Set of tasks:
1. Answer these questions using the passage about the teen climate strikes:
(a) In which city does Jessie Parks live?
(b) On what date were the school strikes held?
(c) How many teenagers took part in the strikes?
2. For each statement, say yes or no based on the passage about the teen climate strikes, and quote the words from it that decide the answer.
(a) Jessie Parks is 17 years old.
(b) The 2016 estimate found that the region's air kills more than 1,000 people a year.
(c) Parks says he is most worried about climate change in the future.
3. Pick up the passage about the teen climate strikes where it stops and write what comes next.

Reading passage:
• • •
Jessie Parks is fighting for his survival. The 17-year-old lives in Riverside, California, where he breathes some of the most polluted air in the country. In 2016, researchers estimated that the long-term effects of breathing the region’s foul air sicken 1,416 and kill 808 people a year—a conservative estimate, and one that’s likely to rise given that higher temperatures risk making air quality worse. “I’m not freaked out by climate change in the future,” he says. “I’m freaked out about it right now.”
Parks is one of 1.4 million teenagers from nearly 100 countries across the world who took part in school strikes on March 15 to demand aggressive action on climate change. From California to Kolkata, they marched to protest against elected leaders who they say have betrayed them by not actively working to lower emissions and bowing to the pressure of oil, gas, and coal companies. “It’s common sense that elected officials who are backed by fossil fuels . . . they’re not going to fight for us or our future,” Parks says. “So we have to create change ourselves.”
• • •
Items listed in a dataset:

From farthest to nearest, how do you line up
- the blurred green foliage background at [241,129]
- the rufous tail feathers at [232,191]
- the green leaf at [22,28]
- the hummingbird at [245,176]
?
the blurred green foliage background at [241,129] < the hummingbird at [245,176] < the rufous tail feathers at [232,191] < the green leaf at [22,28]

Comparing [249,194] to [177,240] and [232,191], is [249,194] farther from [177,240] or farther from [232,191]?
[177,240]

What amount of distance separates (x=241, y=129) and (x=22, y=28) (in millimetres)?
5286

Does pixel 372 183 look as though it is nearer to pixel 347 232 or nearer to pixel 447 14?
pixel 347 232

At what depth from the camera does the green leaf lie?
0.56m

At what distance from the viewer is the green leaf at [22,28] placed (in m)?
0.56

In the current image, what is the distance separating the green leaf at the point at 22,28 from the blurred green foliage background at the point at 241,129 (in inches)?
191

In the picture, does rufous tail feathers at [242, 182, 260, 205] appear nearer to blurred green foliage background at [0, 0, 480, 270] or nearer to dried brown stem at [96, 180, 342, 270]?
• • •
Response list:
1.
(a) Riverside, California
(b) March 15
(c) 1.4 million

2.
(a) Yes: "The 17-year-old lives in Riverside, California"
(b) No: "sicken 1,416 and kill 808 people a year"
(c) No: "I’m not freaked out by climate change in the future," and "I’m freaked out about it right now."

3.
Today’s teens aren’t being shy about it. Last month Kentucky resident Destine Grigsby, 17, and several others visited the office of Sen. Mitch McConnell (R-KY) in Louisville to ask him what he values more: the fossil fuel industry that has given him nearly $3.1 million since his first election in 1984, or the health and safety of the young people he represents in Congress. McConnell denies the science of climate change, and has stated that “for everybody who thinks it’s warming, I can find somebody who thinks it isn’t.”
McConnell’s staffers told Grigsby that the senator wasn’t available. Undaunted, the following week she traveled to Washington, D.C., where she joined more than 100 members of the Sunrise Movement, a youth-led climate group, to occupy the Senate Majority Leader’s Capitol Hill office. After a series of speeches and chants of “which side are you on,” Capitol Police tried to quell the rowdy crowd by issuing warnings, and then making arrests. Ultimately, 42 people were taken into custody—and their arrests put climate policy in the national spotlight.
Grigsby, who was not arrested, sees demonstrations like these as part of a longer-term political strategy. “We’re focusing on Mitch’s [Senate] election in 2020,” she says. “We’ve got to get him out.” Grigsby typically feels “hopeless” about politics; that day, she felt “unstoppable” instead.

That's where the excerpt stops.